(Data listing)

== == ==

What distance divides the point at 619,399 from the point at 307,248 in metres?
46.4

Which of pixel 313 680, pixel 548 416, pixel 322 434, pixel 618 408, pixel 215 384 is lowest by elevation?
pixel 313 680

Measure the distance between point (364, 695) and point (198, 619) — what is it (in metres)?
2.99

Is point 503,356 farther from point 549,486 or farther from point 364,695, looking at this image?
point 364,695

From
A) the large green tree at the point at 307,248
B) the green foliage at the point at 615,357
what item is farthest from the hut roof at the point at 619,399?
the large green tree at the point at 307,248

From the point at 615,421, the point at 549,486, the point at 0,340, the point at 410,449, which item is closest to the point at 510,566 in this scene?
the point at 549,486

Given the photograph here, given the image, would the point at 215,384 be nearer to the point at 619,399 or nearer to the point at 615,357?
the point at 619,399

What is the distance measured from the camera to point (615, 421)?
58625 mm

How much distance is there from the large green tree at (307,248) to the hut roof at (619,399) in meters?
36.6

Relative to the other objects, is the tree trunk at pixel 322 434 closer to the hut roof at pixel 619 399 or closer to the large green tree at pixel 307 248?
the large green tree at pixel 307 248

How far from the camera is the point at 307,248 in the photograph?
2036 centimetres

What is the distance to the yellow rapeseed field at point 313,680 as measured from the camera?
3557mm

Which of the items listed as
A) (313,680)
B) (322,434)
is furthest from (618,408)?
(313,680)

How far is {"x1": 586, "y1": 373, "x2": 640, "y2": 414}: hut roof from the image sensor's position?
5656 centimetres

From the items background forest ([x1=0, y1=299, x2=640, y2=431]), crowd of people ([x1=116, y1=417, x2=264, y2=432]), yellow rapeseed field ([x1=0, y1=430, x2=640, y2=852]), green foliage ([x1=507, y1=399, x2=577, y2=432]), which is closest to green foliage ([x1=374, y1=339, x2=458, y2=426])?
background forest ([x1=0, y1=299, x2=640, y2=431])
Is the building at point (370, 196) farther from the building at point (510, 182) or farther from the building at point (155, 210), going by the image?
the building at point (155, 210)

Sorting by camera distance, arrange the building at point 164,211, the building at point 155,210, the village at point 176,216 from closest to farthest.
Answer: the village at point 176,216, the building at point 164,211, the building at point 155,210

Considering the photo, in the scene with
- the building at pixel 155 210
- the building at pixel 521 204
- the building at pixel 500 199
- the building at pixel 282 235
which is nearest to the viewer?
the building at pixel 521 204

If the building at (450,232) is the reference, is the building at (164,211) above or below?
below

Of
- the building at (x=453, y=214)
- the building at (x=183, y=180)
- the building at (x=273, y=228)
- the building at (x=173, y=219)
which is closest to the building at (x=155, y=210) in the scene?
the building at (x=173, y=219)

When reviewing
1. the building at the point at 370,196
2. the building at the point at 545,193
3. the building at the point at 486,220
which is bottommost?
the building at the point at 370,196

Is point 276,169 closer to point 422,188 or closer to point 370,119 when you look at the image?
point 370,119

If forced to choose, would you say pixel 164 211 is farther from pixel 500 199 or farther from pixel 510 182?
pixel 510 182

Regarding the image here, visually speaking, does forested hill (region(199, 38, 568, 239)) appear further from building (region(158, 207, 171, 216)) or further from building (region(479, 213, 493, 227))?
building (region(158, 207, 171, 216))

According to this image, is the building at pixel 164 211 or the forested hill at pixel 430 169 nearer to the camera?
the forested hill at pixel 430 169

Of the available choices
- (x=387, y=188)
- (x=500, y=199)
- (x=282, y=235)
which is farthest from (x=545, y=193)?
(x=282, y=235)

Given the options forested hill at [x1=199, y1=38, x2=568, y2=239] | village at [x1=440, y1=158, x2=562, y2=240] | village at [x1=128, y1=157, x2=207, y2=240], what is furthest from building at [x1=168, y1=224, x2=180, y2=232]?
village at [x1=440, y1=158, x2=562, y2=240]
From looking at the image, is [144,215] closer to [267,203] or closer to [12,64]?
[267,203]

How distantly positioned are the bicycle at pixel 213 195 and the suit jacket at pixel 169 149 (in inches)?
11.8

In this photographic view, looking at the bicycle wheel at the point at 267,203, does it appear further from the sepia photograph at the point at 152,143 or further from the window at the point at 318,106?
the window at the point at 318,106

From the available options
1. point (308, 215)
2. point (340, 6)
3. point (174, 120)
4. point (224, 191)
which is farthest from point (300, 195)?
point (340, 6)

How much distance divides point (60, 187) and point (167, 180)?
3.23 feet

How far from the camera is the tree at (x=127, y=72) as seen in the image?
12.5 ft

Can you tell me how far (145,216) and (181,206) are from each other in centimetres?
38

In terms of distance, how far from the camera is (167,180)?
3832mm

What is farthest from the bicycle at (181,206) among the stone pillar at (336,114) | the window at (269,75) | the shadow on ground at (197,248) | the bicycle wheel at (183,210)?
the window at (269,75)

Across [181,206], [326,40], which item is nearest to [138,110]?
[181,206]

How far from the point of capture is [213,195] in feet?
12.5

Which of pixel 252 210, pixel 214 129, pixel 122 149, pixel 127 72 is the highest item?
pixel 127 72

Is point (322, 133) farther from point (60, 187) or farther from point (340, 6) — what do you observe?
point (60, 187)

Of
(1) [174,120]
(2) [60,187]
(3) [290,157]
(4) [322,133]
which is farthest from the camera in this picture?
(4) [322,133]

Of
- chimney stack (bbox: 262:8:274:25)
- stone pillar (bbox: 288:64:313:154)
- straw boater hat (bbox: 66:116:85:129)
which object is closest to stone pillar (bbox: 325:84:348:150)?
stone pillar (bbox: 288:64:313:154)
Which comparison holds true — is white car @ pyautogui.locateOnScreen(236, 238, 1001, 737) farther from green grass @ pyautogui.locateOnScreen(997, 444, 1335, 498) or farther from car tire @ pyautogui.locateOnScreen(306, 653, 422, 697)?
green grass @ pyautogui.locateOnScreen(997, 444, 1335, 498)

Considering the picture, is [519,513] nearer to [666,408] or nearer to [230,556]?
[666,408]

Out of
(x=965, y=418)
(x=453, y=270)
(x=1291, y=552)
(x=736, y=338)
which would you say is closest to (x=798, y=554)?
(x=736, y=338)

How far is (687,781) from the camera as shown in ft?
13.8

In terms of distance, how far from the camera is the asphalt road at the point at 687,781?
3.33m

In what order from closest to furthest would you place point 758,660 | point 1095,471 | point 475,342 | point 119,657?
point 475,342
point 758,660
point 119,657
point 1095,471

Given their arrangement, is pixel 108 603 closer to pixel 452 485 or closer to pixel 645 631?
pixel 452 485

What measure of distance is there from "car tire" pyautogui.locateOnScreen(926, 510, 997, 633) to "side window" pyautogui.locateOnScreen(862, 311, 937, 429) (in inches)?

== == ==

__PROBLEM REQUIREMENTS__. Extract every line of the data listing above and reproduce each one exactly, leaving nothing out.

__COMPLETED EXERCISE__.
What distance divides the point at 619,399 from the point at 307,248 in metres?
46.4

Which of pixel 313 680, pixel 548 416, pixel 322 434, pixel 618 408, pixel 215 384 is lowest by elevation?
pixel 313 680

Measure the distance between point (364, 695) and point (198, 619) — what is it (in metres)?
2.99

Is point 503,356 farther from point 549,486 or farther from point 364,695, looking at this image?
point 364,695

From
A) the large green tree at the point at 307,248
B) the green foliage at the point at 615,357
what item is farthest from the hut roof at the point at 619,399?
the large green tree at the point at 307,248

From the point at 615,421, the point at 549,486, the point at 0,340, the point at 410,449, which item is closest to the point at 510,566 in this scene?
the point at 549,486

Given the photograph here, given the image, would the point at 215,384 be nearer to the point at 619,399 or nearer to the point at 615,357?
the point at 619,399

What is the distance measured from the camera to point (615, 421)?
58625 mm

How much distance is there from the large green tree at (307,248) to the hut roof at (619,399) in meters?
36.6

Relative to the other objects, is the tree trunk at pixel 322 434 closer to the hut roof at pixel 619 399 or closer to the large green tree at pixel 307 248?
the large green tree at pixel 307 248

How far from the camera is the point at 307,248 in the photograph?
2036 centimetres

What is the distance to the yellow rapeseed field at point 313,680 as measured from the camera?
3557mm

Which of the items listed as
A) (313,680)
B) (322,434)
is furthest from (618,408)?
(313,680)

How far is {"x1": 586, "y1": 373, "x2": 640, "y2": 414}: hut roof from the image sensor's position?
5656 centimetres

From the items background forest ([x1=0, y1=299, x2=640, y2=431]), crowd of people ([x1=116, y1=417, x2=264, y2=432]), yellow rapeseed field ([x1=0, y1=430, x2=640, y2=852]), green foliage ([x1=507, y1=399, x2=577, y2=432]), which is closest to green foliage ([x1=374, y1=339, x2=458, y2=426])?
background forest ([x1=0, y1=299, x2=640, y2=431])
Is the building at point (370, 196) farther from the building at point (510, 182) or farther from the building at point (155, 210), going by the image?
the building at point (155, 210)

Sorting by camera distance, arrange the building at point 164,211, the building at point 155,210, the village at point 176,216 from closest to farthest.
Answer: the village at point 176,216, the building at point 164,211, the building at point 155,210

Considering the photo, in the scene with
- the building at pixel 155 210
- the building at pixel 521 204
- the building at pixel 500 199
- the building at pixel 282 235
which is nearest to the viewer?
the building at pixel 521 204

If the building at (450,232) is the reference, is the building at (164,211) above or below?
below

Of
- the building at (x=453, y=214)
- the building at (x=183, y=180)
- the building at (x=273, y=228)
- the building at (x=173, y=219)
which is closest to the building at (x=155, y=210) in the scene?
the building at (x=173, y=219)

When reviewing
1. the building at the point at 370,196
2. the building at the point at 545,193
3. the building at the point at 486,220
which is bottommost?
the building at the point at 370,196

Is point 276,169 closer to point 422,188 or closer to point 370,119 when you look at the image?
point 370,119

If forced to choose, would you say pixel 164 211 is farther from pixel 500 199 or farther from pixel 510 182?
pixel 510 182

Regarding the image here, visually speaking, does forested hill (region(199, 38, 568, 239)) appear further from building (region(158, 207, 171, 216)) or further from building (region(479, 213, 493, 227))?
building (region(158, 207, 171, 216))

According to this image, is the building at pixel 164 211 or the forested hill at pixel 430 169 nearer to the camera?
the forested hill at pixel 430 169

Of the available choices
- (x=387, y=188)
- (x=500, y=199)
- (x=282, y=235)
which is farthest from (x=545, y=193)?
(x=282, y=235)

Given the options forested hill at [x1=199, y1=38, x2=568, y2=239] | village at [x1=440, y1=158, x2=562, y2=240] | village at [x1=128, y1=157, x2=207, y2=240], what is furthest from building at [x1=168, y1=224, x2=180, y2=232]?
village at [x1=440, y1=158, x2=562, y2=240]
From looking at the image, is [144,215] closer to [267,203] or closer to [12,64]?
[267,203]

How distantly positioned are the bicycle at pixel 213 195 and the suit jacket at pixel 169 149 (in inches)?
11.8

In this photographic view, looking at the bicycle wheel at the point at 267,203, does it appear further from the sepia photograph at the point at 152,143 or further from the window at the point at 318,106?
the window at the point at 318,106

From the available options
1. point (308, 215)
2. point (340, 6)
3. point (174, 120)
4. point (224, 191)
which is farthest from point (300, 195)?
point (340, 6)

How much distance divides point (60, 187) and point (167, 180)?
3.23 feet

How far from the camera is the tree at (x=127, y=72) as seen in the image?
12.5 ft

Can you tell me how far (145,216) and (181,206) are from each other in centimetres?
38

In terms of distance, how far from the camera is (167,180)?
3832mm

What is farthest from the bicycle at (181,206) among the stone pillar at (336,114) | the window at (269,75) | the shadow on ground at (197,248) | the bicycle wheel at (183,210)?
the window at (269,75)

Across [181,206], [326,40], which item is nearest to [138,110]?
[181,206]

How far from the point of capture is [213,195] in feet?
12.5

Which of pixel 252 210, pixel 214 129, pixel 122 149, pixel 127 72 is the highest item?
pixel 127 72

Is point (322, 133) farther from point (60, 187) or farther from point (340, 6) — what do you observe?
point (60, 187)

Of
(1) [174,120]
(2) [60,187]
(3) [290,157]
(4) [322,133]
which is farthest from the camera in this picture?
(4) [322,133]

Of
- chimney stack (bbox: 262:8:274:25)
- stone pillar (bbox: 288:64:313:154)
- straw boater hat (bbox: 66:116:85:129)
which object is closest to stone pillar (bbox: 325:84:348:150)?
stone pillar (bbox: 288:64:313:154)
Which comparison holds true — is white car @ pyautogui.locateOnScreen(236, 238, 1001, 737) farther from green grass @ pyautogui.locateOnScreen(997, 444, 1335, 498) or farther from car tire @ pyautogui.locateOnScreen(306, 653, 422, 697)?
green grass @ pyautogui.locateOnScreen(997, 444, 1335, 498)

Considering the picture, is [519,513] nearer to [666,408] or nearer to [230,556]?
[666,408]

Out of
(x=965, y=418)
(x=453, y=270)
(x=1291, y=552)
(x=736, y=338)
which would you say is closest to (x=798, y=554)?
(x=736, y=338)

How far is (687,781) from the camera as shown in ft?
13.8

In terms of distance, how far from the camera is the asphalt road at the point at 687,781?
3.33m

In what order from closest to furthest would you place point 758,660 | point 1095,471 | point 475,342 | point 119,657?
point 475,342
point 758,660
point 119,657
point 1095,471

Given their arrangement, is pixel 108 603 closer to pixel 452 485 or closer to pixel 645 631?
pixel 452 485

What measure of distance is there from "car tire" pyautogui.locateOnScreen(926, 510, 997, 633) to "side window" pyautogui.locateOnScreen(862, 311, 937, 429) (in inches)?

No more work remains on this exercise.